April 19, 2024

Grow your own hibiscus

From vibrant rubies and lemon yellows to bright oranges and stunning pinks, the hypnotic hibiscus will transform any garden into a tropical oasis. Here are the top tips for growing your own.

People often ask me: What is your favourite flower? With more than 391,000 species of plants in the world, it’s a difficult question. For me, there are dozens of favourites, but there is one that always comes out on top: hibiscus.

Although we associate hibiscus with the islands of Hawaii, many of the hibiscus we see in southern Australia originated in the more temperate regions of China and Southeast Asia and the tropical islands of southern Africa. These woody plants possess stunning flowers in simple colours.

Strawberry Sundae

As early botanists started to travel extensively in the 1700s, southern Africa became an important port as explorers and botanists explored the fauna and flora of the world. The spectacular hibiscus captivated the Europeans who took seeds back to the northern hemisphere where hybridising and cross pollinating began. A few simple original species have been developed into thousands with the bright and beautiful colours and habits that we see today.

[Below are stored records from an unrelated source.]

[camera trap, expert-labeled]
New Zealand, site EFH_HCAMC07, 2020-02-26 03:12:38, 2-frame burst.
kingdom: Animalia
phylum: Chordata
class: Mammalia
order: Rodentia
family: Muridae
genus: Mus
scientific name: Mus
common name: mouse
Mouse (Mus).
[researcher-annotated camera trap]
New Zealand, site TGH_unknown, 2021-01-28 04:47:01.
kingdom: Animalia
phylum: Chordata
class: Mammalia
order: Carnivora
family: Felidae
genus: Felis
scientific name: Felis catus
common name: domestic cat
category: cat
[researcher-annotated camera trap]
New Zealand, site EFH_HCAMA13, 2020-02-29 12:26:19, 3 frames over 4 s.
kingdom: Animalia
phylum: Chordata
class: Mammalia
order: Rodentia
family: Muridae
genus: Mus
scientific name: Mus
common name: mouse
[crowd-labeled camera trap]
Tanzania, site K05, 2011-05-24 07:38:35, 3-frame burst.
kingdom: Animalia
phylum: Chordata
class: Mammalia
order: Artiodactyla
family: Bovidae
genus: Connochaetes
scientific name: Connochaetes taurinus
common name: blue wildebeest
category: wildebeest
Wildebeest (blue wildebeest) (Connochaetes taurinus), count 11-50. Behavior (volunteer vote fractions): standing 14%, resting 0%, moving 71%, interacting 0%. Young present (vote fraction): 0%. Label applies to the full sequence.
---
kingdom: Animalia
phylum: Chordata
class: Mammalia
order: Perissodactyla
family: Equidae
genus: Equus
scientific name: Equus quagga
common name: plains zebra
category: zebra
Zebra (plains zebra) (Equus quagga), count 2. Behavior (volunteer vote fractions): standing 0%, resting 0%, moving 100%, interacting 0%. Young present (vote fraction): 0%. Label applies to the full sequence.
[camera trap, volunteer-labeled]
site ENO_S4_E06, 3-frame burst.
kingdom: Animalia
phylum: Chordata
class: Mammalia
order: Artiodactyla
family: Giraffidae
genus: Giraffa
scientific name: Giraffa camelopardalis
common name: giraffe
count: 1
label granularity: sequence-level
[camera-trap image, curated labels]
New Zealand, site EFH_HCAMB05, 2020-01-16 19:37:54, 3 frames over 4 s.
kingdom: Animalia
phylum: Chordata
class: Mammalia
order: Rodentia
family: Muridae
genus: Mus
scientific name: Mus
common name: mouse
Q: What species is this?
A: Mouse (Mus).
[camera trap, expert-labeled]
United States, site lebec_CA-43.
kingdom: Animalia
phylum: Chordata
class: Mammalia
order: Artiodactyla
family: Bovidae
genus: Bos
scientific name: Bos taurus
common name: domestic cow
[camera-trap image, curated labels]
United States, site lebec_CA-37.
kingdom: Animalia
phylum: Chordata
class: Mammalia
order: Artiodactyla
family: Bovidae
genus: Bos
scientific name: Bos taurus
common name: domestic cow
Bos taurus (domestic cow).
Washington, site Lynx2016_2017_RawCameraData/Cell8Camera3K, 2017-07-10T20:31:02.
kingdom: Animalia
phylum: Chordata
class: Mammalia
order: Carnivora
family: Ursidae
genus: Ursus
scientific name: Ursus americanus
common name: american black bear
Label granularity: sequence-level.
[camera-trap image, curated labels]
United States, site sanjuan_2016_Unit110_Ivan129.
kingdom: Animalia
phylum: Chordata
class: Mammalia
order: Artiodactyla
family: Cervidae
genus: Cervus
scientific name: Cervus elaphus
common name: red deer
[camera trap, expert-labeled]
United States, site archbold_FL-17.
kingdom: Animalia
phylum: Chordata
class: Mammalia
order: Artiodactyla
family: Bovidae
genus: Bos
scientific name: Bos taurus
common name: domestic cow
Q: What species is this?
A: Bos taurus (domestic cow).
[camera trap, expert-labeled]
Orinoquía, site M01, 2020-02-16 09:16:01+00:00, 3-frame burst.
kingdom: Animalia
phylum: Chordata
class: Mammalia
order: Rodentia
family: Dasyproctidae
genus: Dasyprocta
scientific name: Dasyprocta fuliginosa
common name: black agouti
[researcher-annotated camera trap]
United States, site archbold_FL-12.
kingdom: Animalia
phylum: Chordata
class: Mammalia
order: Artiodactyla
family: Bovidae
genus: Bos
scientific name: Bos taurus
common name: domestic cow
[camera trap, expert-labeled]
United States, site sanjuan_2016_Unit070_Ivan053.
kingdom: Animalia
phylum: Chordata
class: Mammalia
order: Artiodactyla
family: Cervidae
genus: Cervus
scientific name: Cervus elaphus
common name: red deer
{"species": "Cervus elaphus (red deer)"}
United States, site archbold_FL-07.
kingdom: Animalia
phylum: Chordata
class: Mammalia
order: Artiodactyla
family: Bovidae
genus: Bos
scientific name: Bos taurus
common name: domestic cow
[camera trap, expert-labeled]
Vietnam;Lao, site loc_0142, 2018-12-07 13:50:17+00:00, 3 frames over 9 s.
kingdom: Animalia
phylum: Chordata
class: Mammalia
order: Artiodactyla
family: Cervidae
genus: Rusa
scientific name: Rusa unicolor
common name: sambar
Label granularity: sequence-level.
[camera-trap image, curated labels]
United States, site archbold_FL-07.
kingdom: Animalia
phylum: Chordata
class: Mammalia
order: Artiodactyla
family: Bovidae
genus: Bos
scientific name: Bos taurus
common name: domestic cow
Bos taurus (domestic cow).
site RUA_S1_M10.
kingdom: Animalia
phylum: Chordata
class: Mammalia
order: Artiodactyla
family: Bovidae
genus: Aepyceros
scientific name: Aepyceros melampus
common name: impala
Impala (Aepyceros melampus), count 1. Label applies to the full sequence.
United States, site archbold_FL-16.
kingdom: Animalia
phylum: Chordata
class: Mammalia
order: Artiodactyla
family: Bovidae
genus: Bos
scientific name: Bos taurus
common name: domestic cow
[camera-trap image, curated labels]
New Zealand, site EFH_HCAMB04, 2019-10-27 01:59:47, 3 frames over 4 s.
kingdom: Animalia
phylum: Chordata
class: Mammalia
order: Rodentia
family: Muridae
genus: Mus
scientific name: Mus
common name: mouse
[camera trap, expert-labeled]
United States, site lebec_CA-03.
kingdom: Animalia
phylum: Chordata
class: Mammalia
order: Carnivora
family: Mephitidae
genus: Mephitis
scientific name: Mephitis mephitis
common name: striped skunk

Although just eight species of hibiscus were originally identified, most are now grouped (sometimes incorrectly) into the more temperate Asian variety hibiscus sinensis. The plants commonly available in Adelaide garden centres in summer and autumn are easy to grow in our climate, tolerating hot summers, cool winters and long periods of dry weather. Areas of heavy frosts should be avoided.

Lemon Delight

Adaptable to most soil types, they can be found growing in soils of beachside suburbs through to the heavy clay of the Adelaide plains. These tend to be more of the simple colours, from reds through to pinks and whites, in single and double form that are vigorous growers.

A sunny position is a must. Prepare the soil with well-rotted manure and keep the plants well mulched in hot weather – cool roots are important. General garden watering is suitable, especially in the growth stage, but ease back a little towards flowering as this will aid a heavy flowering period. Hibiscus love fertiliser and will take whatever you can provide, gobbling it up in spring for healthy green growth and from mid-summer to early winter for flowers.

Apple Blossom

The best time for planting is late spring through summer. This is when you will find the largest selection at your local garden centre. Pruning is best in early spring after the threat of frost has passed and warm weather is present. No specific pruning skills are required and a light trim is usually all that’s needed. A very heavy prune will be required if plants are too large or need regenerating. Pruning into old wood may seem harsh, but hibiscus will respond with fresh new growth within weeks.

Hibiscus sinensis varieties are ideal for hedging, screening, windbreaks or as a statement feature plant. They are commonly standardised or can easily be espaliered to cover a fence or a wall. Most varieties easily reach two to three metres between five and 10 years.  I would recommend varieties such as Winter Show, Enid Lewis or Appleblossom if you like pink; Andersonii or Sabrina if you like reds; and Mrs Andresean, Wilders White or White Kalakua if you are looking for creams or whites.

Ruby Red

The large, multi-coloured hibiscus flowers we commonly associate with tropical areas of the world are bundled under the label “Hawaiian Hibiscus”. These are generally single flowering varieties of which you can now get every colour of the rainbow, even blue. Sourcing the most unusual colours can be difficult but collectors and some specialist nurseries are where the greatest treasures can be found.

These are less vigorous varieties and most grow only to about one metre tall in Adelaide. They require rich soil, regular summer watering and protection from strong or cold winds and flower best in 25 to 30 degrees Celsius, so late summer through autumn is when the best flowering can be expected. The spectacular blooms will be reward for a little extra attention and are best in a pot or special place in the garden.

Orange Delight

My favourite varieties include Bali Sunset which has a huge single orange flower the size of a dinner plate. Pirates Patch with its enormous flowers that are white in summer with a raspberry eye and a blush pink in autumn. And Grapette: a very unusual grey/blue colour.

The more readily available compact varieties are the Rio Clara series. Bred in Europe for ease of growing, compact habit and free flowering, these beauties come in a range of tropical colours and grow easily in Adelaide. Varieties in this series grow between 60cm to 120cm high, making them a low maintenance and useful alternative. Or consider the stunning pink Shabby Chic, or the fiery orange Peach Melba.

Pirates Patch

As many Adelaide gardens are becoming smaller, and perhaps a little shadier, a tropical garden is a great year-round option with splashes of bright hibiscus flowers dotted through the sunnier spots. Rio Clara Series varieties can be planted in between other foliage plants and will pop through with a happy splash of colour – perfect around pools and courtyards.

With hibiscus flowering in such a wide colour palette, there is one for every situation. But throw colour schemes out the window with hibiscus as they are such a treasured treat that suit anywhere.

Peach Melba

From mid-summer to late autumn, my favourite time in the garden is spent with my collection of Hibiscus. Every day a new colour and a new flower appears, taking me back to a tropical island, with the waves licking at my feet and a glass in hand.